Minnesota Chapter of ASM International

At a meeting of twenty-five people at the Hotel Radisson on October 23, 1919, Bernard Bros proposed the organization of a local chapter of the American Steel Treaters Society. Bros, the president of the Manufacturers Club of Minneapolis, offered the use of the club facilities in the Builders Exchange as a meeting place and suggested that Alexis Caswell, secretary of the Manufacturers Club, could serve as the new groups' secretary. The proposals were accepted unanimously by the group.

Chester Moody, a metallurgist for the Minneapolis Steel and Machinery company, was elected as the first chairman of the Chapter. Caswell was approved as Chapter secretary.

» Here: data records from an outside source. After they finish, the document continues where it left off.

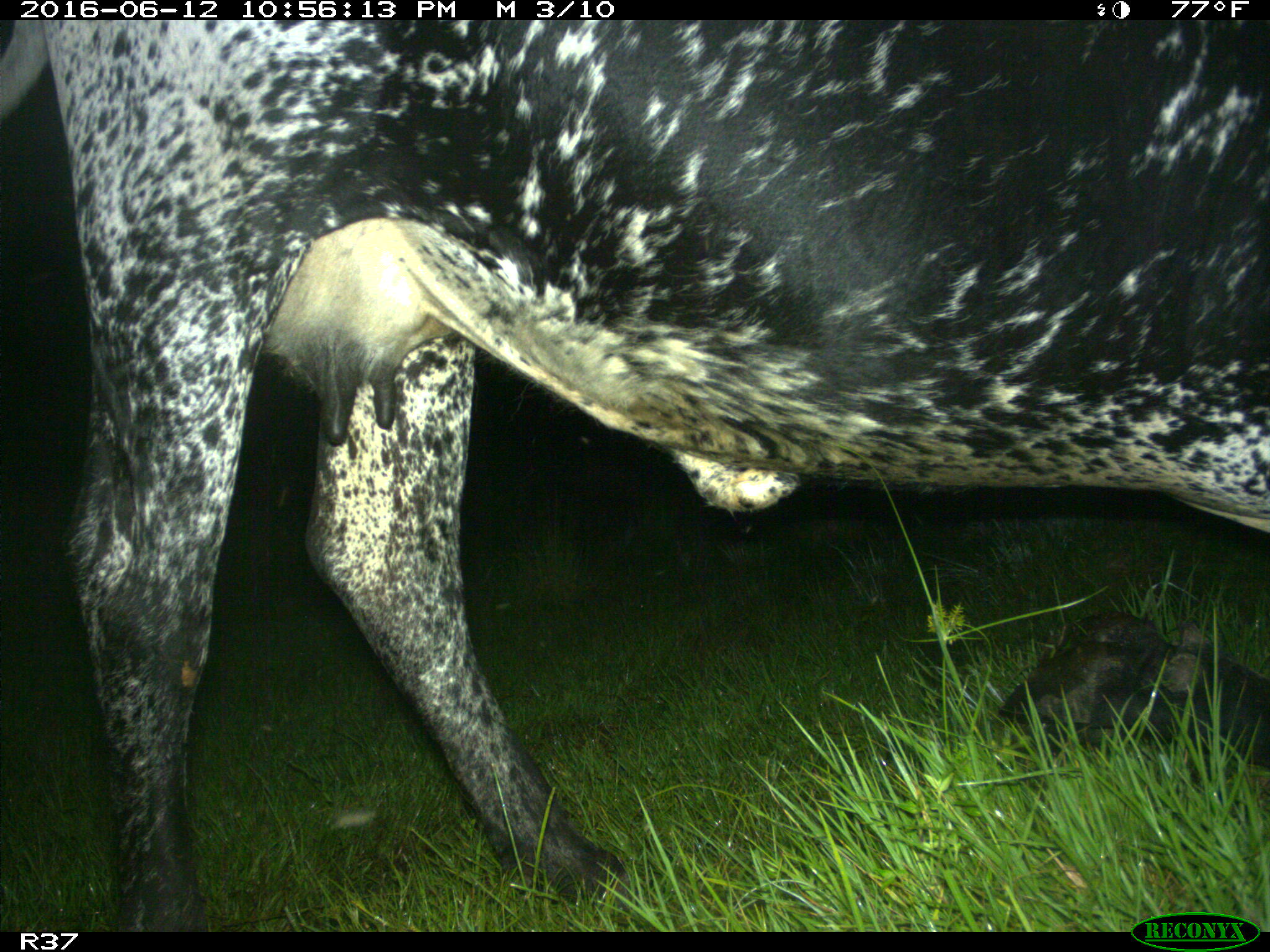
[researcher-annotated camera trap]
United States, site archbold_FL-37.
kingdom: Animalia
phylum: Chordata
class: Mammalia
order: Artiodactyla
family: Bovidae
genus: Bos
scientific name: Bos taurus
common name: domestic cow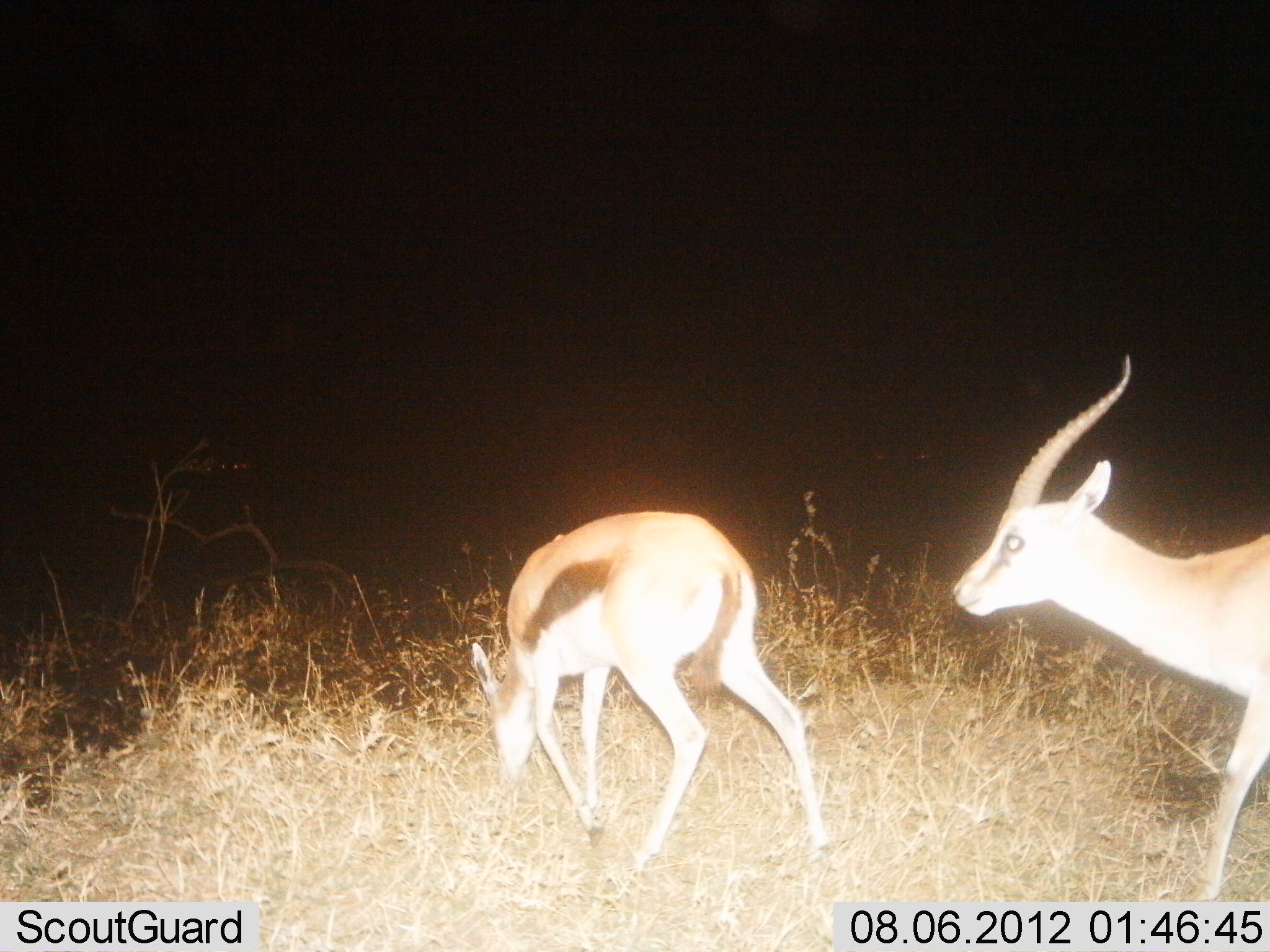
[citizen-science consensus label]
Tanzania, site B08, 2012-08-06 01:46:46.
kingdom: Animalia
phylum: Chordata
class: Mammalia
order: Artiodactyla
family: Bovidae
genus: Eudorcas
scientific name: Eudorcas thomsonii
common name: thomson's gazelle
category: gazellethomsons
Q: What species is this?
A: Gazellethomsons (thomson's gazelle) (Eudorcas thomsonii).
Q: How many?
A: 2.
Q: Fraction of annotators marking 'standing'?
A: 30%.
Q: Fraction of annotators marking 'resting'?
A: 0%.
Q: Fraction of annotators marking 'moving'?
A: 70%.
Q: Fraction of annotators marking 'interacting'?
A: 0%.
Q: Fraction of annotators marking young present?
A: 0%.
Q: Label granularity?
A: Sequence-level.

The Chapter's first meeting was held a week later with William Eisenman, National Secretary of the Society, as the principal speaker. Eisenman explained the activities of the Society, which at that time consisted of ten chapters. The purpose of the society, Eisenman explained at the gathering, was to promote the application of new technical knowledge to the heat treatment of steel. Not only technical professionals, but all interested individuals, including steel treating foremen, plant technicians, and executives, would be welcomed as members.

Twenty-nine new members were signed up at that first meeting, and these individuals were considered as the charter members of the new chapter of the American Steel Treaters Society. The charter members were primarily heat treaters, fabricators, and foundrymen. The twin cities of Minneapolis and St. Paul had the largest concentration of these trades north and west of Chicago and Milwaukee. Thus, the name Northwest Chapter was given.

The early membership concentrated on steel and heavy industry. Industrial production was greatly expanded from manufacturing efforts supporting World War I. Several plants in the area were beginning to make tractors and farm machinery. The automotive industry was boom; Wilcox Trucks were made in Minneapolis, Auto Engine Works was in St. Paul, and the Pan Motor Company was being organized in St. Cloud.

The University of Minnesota has had a prominent role in the development of the Chapter. Especially during the Chapter's early years, many of the Chapter's chairmen were University faculty, from the Department of Metallography or the School of Mines. Dr. Oscar Harder, Professor of Metallography, was a delegate to the convention in 1920 where the American Steel Treaters Society merged with the Steel Treaters Research Society.

Of course, the Chapter continued its affiliation with the national society as it merged to become the American Society for Steel Treaters. In the middle 1950's, the Chapter, now affiliated with the American Society for Metals, was renamed Minnesota Chapter as the materials industry expanded in the west and new chapters were established there.

With World War II and the cold war, the high technology industries supporting national defense became prominent in the area. More recently, Minnesota has become a center for electronics companies and medical device manufacturing. The Chapter membership and activities continue to reflect the makeup of the materials industry in the region, serving the current state-of-the-art technologies as well as the fundamental technologies.